Perhaps more worryingly, American Express and other businesses using the Orbitz platform were also affected by the hack. This is a reminder that in one manner or another so many of the instruments and services we use are linked.

Therefore, merely modifying your bank account or credit card details on a single platform may not safeguard your company data from being used or stolen.

5. Panera Bakeries and cafés are likely not the typical targets for information hacks. But in August 2017, that's precisely what Panera endured.

This was actually defined more correctly as a "information leak" than a hack. For an extended period of time, the Panera website exposed millions of customer data in plain text format. It could be seen by any intelligent developer.

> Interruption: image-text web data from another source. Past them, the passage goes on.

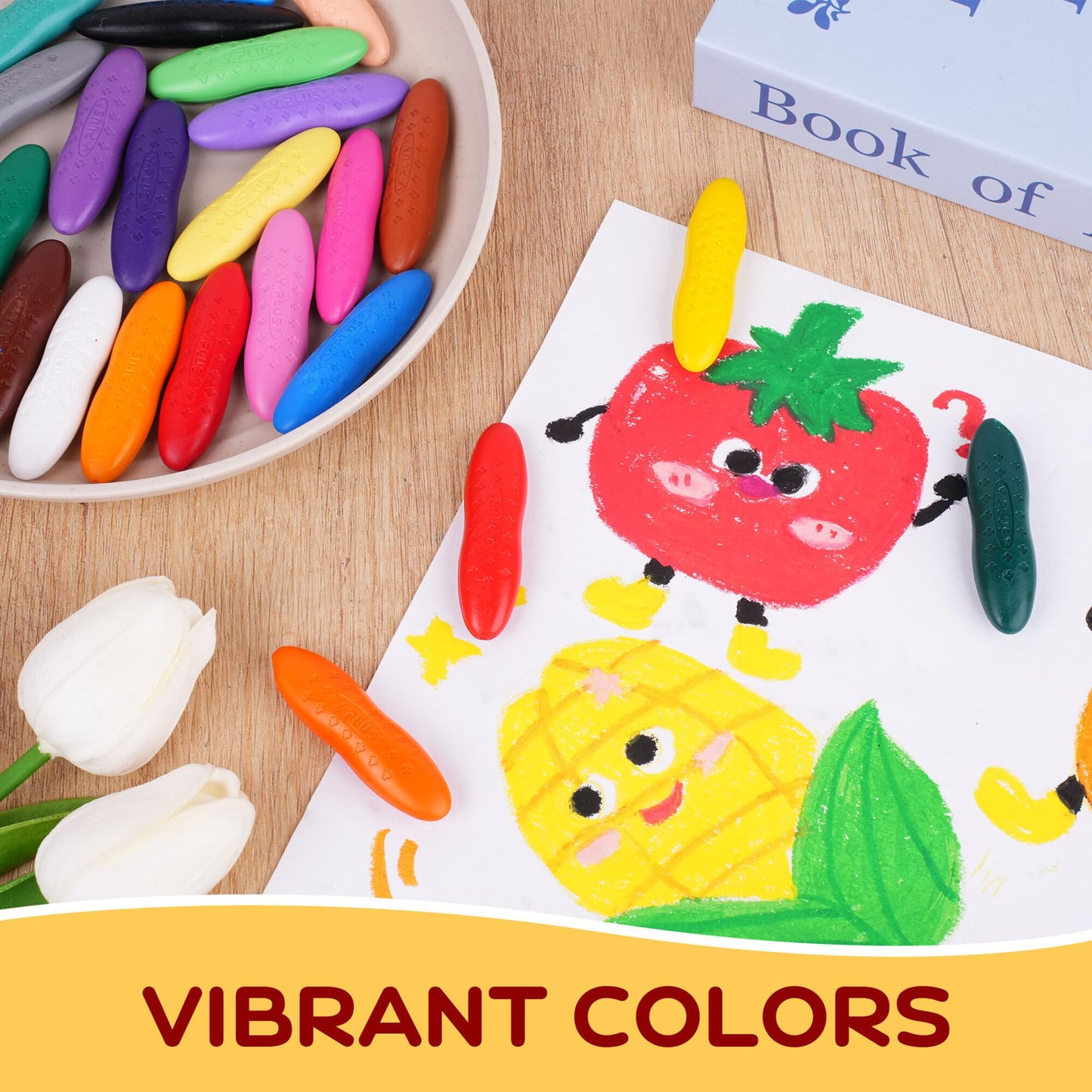 YPLUS Peanut Crayons for Kids – 24 Washable, Non-Toxic Colors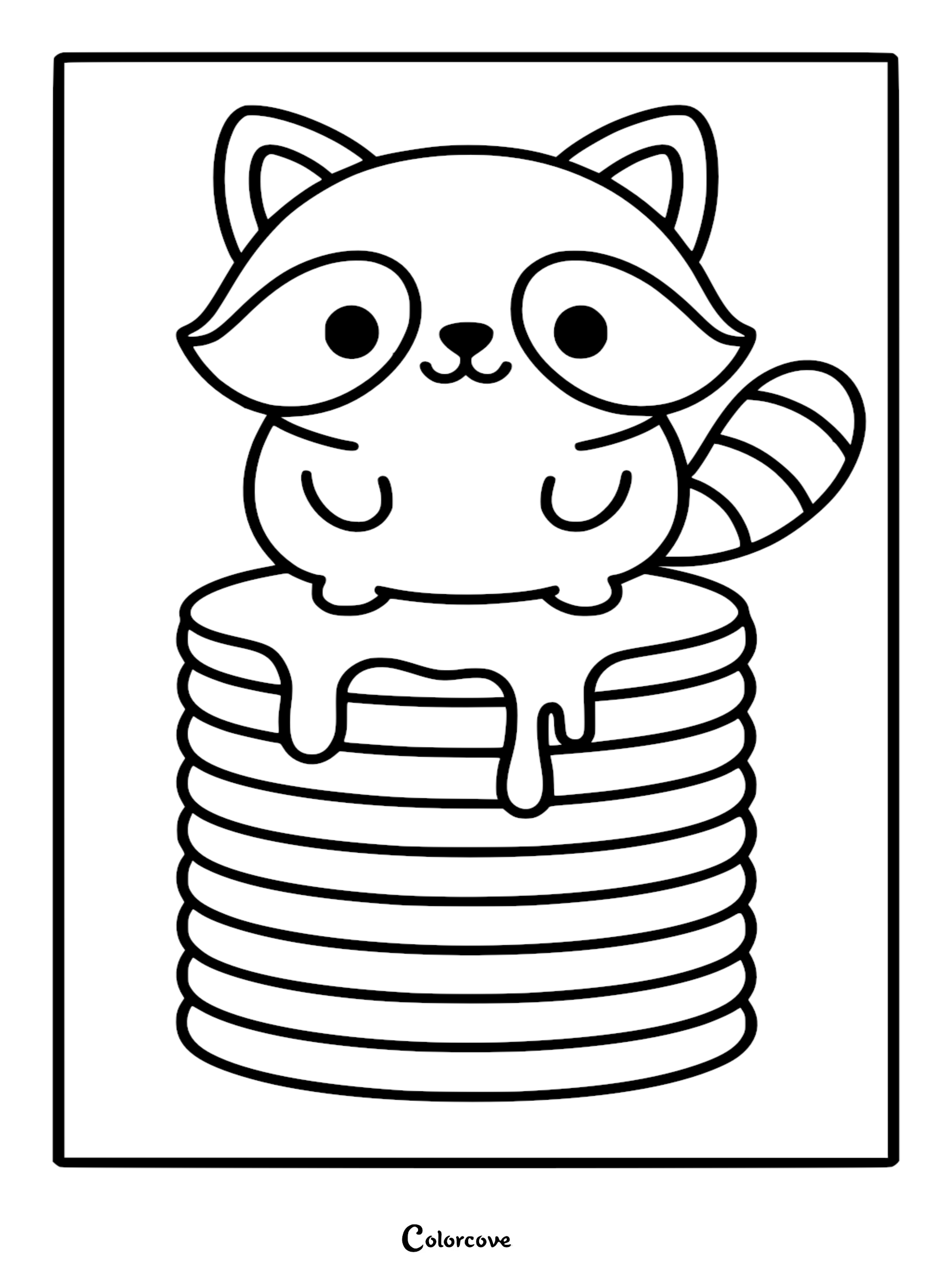 Kawaii style raccoon character with large eyes and striped tail sitting on a giant stack of pancakes with dripping maple syrup, simple line art coloring page.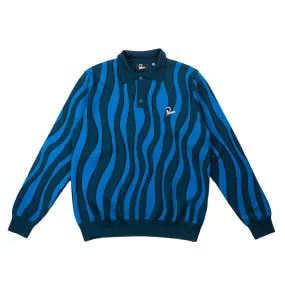 Aqua Weed Waves Knitted Polo (Multi)
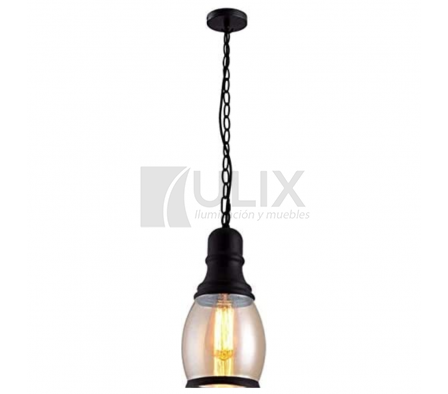 COLGANTE 1L E27 NG C/ VIDRIO PANZON A3602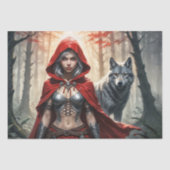 Warrior Little Red en de Wolf Decoupage Tissuepapier (Voorkant)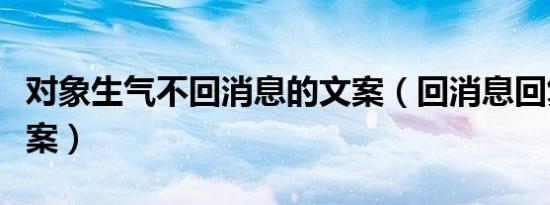 对象生气不回消息的文案（回消息回复嗯的文案）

What makes this all worse is how this fact was treated by the business. "They are a master class in how not to act when faced with a predicament of cybersecurity," Fortune said.

Panera was advised in August 2017 about the potential for a data breach, but it took more than eight months to recognize and address the safety faults of the site. It originally accused the cyber security specialist who reported being a scammer and seems to have taken no short-term measures to solve stuff.

And the true icing on the cake was the reaction published by the public. It initially said that it affected only 10,000 customers. But reporter Brian Krebs ' inquiries suggest that the real amount could be 37 million clients.

For Panera, this entire event is particularly hideous, and it shows that the businesses with your credit card information are not always particularly interested in defending them.